**Given problem:**
Recast the material below as a numbered list, starting with the line that contains "Out of the options" and going on through the line that contains "3.67 metres". Drop the blank lines and include nothing outside that span.

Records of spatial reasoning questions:

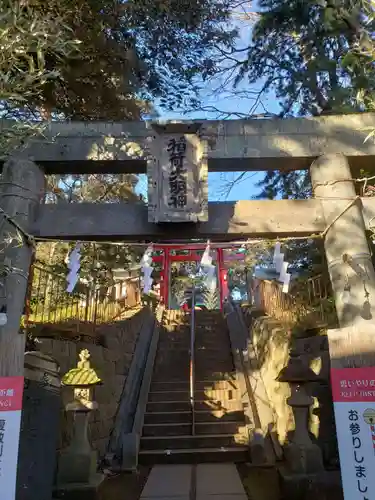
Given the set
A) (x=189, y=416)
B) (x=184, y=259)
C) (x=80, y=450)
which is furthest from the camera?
(x=184, y=259)

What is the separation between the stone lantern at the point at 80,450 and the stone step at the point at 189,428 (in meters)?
1.68

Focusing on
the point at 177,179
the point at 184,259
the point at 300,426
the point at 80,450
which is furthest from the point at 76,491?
the point at 184,259

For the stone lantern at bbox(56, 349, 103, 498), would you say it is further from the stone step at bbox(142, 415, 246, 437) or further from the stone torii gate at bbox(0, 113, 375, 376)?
the stone torii gate at bbox(0, 113, 375, 376)

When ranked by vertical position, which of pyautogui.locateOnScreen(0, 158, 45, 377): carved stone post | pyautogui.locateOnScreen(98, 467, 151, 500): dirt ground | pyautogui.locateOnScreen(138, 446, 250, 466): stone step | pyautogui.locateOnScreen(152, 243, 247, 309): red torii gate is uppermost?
pyautogui.locateOnScreen(152, 243, 247, 309): red torii gate

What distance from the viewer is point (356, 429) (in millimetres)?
3773

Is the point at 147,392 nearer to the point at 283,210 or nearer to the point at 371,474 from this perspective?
the point at 283,210

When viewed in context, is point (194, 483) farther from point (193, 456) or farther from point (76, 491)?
point (76, 491)

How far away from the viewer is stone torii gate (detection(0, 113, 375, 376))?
5.27 m

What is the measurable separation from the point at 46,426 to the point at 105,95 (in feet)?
20.5

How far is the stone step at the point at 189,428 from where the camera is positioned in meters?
8.17

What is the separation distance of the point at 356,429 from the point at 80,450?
14.5 feet

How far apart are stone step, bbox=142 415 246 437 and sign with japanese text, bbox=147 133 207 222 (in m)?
4.81

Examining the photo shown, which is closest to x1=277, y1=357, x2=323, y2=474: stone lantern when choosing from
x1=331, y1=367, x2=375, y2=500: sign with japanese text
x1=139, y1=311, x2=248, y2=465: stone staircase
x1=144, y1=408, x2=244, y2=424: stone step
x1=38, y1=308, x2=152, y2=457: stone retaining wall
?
x1=139, y1=311, x2=248, y2=465: stone staircase

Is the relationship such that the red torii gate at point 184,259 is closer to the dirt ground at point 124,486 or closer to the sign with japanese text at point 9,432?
the dirt ground at point 124,486
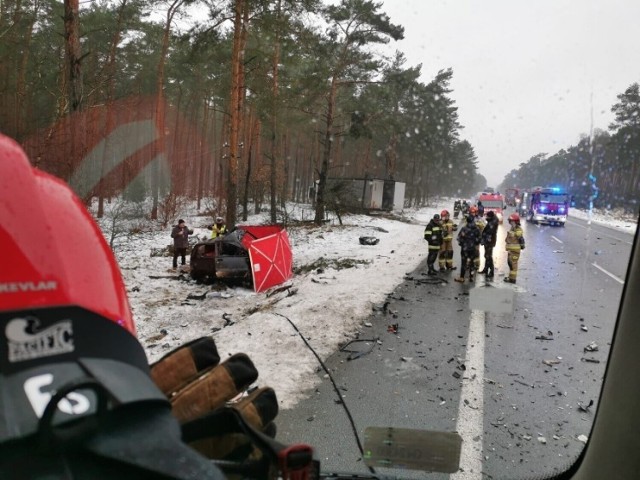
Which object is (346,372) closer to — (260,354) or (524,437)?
(260,354)

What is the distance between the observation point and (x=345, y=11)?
15.6 metres

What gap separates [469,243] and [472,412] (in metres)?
6.13

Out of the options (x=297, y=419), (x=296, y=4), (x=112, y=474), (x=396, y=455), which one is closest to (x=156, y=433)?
(x=112, y=474)

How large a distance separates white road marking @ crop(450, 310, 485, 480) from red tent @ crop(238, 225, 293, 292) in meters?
6.56

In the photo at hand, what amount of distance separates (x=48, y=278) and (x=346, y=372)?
4021mm

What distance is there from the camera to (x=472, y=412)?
3.67 metres

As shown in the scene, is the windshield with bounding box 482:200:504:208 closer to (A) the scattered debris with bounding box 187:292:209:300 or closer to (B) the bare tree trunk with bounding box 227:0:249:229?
(B) the bare tree trunk with bounding box 227:0:249:229

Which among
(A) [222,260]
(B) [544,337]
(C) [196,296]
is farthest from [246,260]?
(B) [544,337]

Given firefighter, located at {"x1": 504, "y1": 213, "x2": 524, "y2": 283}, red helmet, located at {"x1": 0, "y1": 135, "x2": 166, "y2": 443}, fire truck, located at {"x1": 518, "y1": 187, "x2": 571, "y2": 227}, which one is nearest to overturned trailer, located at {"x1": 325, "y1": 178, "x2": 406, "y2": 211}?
fire truck, located at {"x1": 518, "y1": 187, "x2": 571, "y2": 227}

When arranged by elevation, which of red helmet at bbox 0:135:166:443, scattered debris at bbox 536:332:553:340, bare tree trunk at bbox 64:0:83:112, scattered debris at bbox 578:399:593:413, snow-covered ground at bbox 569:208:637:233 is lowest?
scattered debris at bbox 536:332:553:340

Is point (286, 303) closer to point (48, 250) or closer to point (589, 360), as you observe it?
point (589, 360)

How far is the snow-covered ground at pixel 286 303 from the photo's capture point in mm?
4906

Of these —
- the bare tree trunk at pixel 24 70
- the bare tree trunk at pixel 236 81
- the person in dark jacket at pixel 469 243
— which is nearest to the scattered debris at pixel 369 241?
the bare tree trunk at pixel 236 81

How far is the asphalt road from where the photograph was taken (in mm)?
2896
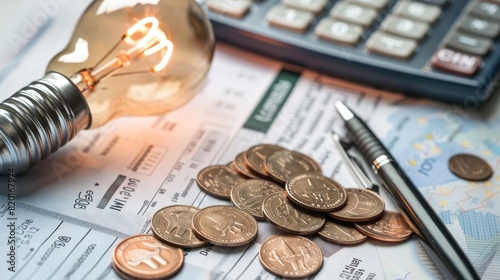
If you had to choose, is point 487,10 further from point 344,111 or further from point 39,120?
point 39,120

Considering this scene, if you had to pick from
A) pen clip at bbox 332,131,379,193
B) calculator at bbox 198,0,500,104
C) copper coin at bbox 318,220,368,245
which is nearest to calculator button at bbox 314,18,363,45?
calculator at bbox 198,0,500,104

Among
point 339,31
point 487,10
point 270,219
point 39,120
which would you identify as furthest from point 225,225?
point 487,10

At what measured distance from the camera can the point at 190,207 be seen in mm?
501

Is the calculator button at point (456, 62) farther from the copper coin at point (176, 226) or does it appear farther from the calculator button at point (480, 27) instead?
the copper coin at point (176, 226)

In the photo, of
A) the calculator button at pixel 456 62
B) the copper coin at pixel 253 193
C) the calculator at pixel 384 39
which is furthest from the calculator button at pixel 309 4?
the copper coin at pixel 253 193

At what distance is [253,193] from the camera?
51 cm

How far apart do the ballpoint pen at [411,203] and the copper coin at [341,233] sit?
36 mm

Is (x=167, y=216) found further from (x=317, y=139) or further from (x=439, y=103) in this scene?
(x=439, y=103)

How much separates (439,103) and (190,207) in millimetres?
264

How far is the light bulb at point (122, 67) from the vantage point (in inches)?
19.9

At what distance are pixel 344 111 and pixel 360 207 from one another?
102 millimetres

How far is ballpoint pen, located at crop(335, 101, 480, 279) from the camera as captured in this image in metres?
0.45

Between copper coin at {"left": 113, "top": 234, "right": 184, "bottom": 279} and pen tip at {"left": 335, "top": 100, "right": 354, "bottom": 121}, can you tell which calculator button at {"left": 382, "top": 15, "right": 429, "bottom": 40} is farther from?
copper coin at {"left": 113, "top": 234, "right": 184, "bottom": 279}

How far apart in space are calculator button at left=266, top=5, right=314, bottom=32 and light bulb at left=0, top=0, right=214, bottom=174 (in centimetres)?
11
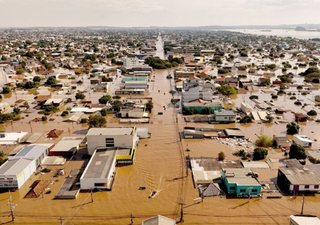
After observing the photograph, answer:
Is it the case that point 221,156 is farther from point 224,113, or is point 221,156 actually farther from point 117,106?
point 117,106

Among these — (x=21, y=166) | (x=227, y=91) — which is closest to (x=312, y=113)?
(x=227, y=91)

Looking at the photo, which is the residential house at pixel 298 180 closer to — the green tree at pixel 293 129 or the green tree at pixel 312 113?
the green tree at pixel 293 129

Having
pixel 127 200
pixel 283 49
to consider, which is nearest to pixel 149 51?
pixel 283 49

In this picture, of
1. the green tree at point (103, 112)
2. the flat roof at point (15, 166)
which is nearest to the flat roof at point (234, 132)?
the green tree at point (103, 112)

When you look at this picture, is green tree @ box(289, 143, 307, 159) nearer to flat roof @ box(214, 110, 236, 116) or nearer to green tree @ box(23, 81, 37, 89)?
flat roof @ box(214, 110, 236, 116)

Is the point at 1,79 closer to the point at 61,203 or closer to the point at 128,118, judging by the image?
the point at 128,118

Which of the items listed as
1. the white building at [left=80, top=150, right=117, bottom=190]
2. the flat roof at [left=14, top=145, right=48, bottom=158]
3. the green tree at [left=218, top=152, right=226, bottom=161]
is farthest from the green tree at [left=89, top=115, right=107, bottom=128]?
the green tree at [left=218, top=152, right=226, bottom=161]

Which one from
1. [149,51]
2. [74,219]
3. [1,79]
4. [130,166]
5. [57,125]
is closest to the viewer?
[74,219]
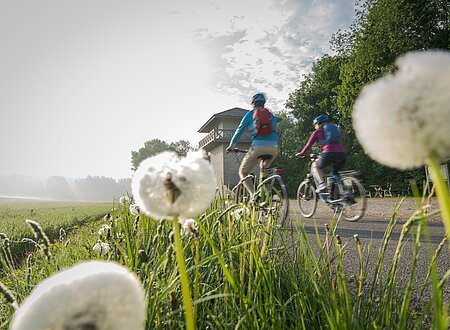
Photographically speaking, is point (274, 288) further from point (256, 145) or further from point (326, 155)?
point (326, 155)

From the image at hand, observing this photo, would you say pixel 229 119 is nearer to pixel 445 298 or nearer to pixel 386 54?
pixel 386 54

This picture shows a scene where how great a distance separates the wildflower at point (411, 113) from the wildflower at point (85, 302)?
444 millimetres

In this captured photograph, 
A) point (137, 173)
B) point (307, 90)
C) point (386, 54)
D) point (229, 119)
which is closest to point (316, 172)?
point (137, 173)

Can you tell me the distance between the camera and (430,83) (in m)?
0.54

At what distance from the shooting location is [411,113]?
0.54 metres

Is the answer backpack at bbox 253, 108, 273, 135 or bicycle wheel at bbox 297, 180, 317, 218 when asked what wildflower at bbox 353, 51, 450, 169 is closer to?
backpack at bbox 253, 108, 273, 135

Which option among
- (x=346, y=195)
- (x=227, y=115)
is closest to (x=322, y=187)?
(x=346, y=195)

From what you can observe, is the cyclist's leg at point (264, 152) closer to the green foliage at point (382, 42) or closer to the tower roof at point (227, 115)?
the green foliage at point (382, 42)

**Task output:**
1. Out of the options (x=297, y=419), (x=296, y=4), (x=112, y=474), (x=396, y=455), which one is closest to (x=156, y=433)?
2. (x=112, y=474)
3. How large a distance separates white road marking @ crop(450, 310, 485, 480) from red tent @ crop(238, 225, 293, 292) in meters?
4. 6.56
5. In the photo at hand, what amount of distance separates (x=48, y=278) and (x=346, y=372)?
6. 4021mm
7. What distance is there from the camera to (x=472, y=412)?
8. 3.67 metres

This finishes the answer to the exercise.